What size of Cun clusters loaded on poly(heptazine imide) have better catalytic performance for acetylene semi-hydrogenation?

Development of earth-abundant, low-cost and easily synthesizable catalysts for the semi-hydrogenation of acetylene is urgently needed. Here, we have systematically investigated the structure, electronic properties, hydrogen dissociation, and acetylene semi-hydrogenation activity and selectivity of poly(heptazine imide) (PHI) loaded with different sizes of Cu_n (n = 1,2,4,13) clusters (Cu_n/PHI) by density functional theory calculations. The results show that Cu₄/PHI with tetrahedral configuration has a better hydrogenation activity in the acetylene semi-hydrogenation reaction with H adsorbed in the vicinity of acetylene and subsequent intermediates in a non-bridge position, resulting in a smaller hydrogenation energy barrier.

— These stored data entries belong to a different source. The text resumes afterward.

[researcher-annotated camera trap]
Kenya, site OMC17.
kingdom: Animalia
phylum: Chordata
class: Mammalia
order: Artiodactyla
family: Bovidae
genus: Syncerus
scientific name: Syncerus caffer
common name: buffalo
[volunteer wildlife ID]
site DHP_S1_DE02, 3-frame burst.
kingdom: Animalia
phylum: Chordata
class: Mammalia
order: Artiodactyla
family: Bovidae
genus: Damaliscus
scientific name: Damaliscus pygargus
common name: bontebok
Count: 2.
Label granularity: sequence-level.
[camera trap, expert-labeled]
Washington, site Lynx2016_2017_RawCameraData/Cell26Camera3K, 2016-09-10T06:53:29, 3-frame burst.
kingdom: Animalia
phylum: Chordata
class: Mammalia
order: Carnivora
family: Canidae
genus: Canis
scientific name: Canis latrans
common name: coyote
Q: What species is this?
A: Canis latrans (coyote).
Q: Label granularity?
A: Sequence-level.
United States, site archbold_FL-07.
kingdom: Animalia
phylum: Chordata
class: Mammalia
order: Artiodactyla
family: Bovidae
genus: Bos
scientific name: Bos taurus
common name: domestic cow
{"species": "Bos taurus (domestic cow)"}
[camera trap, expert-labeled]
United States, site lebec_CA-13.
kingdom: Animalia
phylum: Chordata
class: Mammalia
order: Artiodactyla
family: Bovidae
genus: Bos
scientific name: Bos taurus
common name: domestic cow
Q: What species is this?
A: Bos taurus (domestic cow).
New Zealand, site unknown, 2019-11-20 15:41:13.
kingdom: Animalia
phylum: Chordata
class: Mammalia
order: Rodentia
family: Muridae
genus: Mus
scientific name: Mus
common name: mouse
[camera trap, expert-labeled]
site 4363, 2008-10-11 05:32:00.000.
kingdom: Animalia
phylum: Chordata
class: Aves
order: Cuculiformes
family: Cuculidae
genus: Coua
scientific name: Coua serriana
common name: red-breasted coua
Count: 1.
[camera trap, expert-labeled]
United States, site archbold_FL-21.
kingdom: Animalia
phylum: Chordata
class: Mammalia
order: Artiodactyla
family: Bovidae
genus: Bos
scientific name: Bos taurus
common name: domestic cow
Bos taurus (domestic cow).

In addition, the top Cu atom transfers a large number of electrons to the bottom Cu atoms and PHI, and only a small number of electrons transfer to ethylene, resulting in weak adsorption of ethylene and easy desorption, which makes it good selectivity and therefore it can be used as a candidate catalyst for the semi-hydrogenation of acetylene. This study provides insights into the design of catalysts with suitable size clusters loaded on carbon nitride materials for efficient acetylene semi-hydrogenation reactions.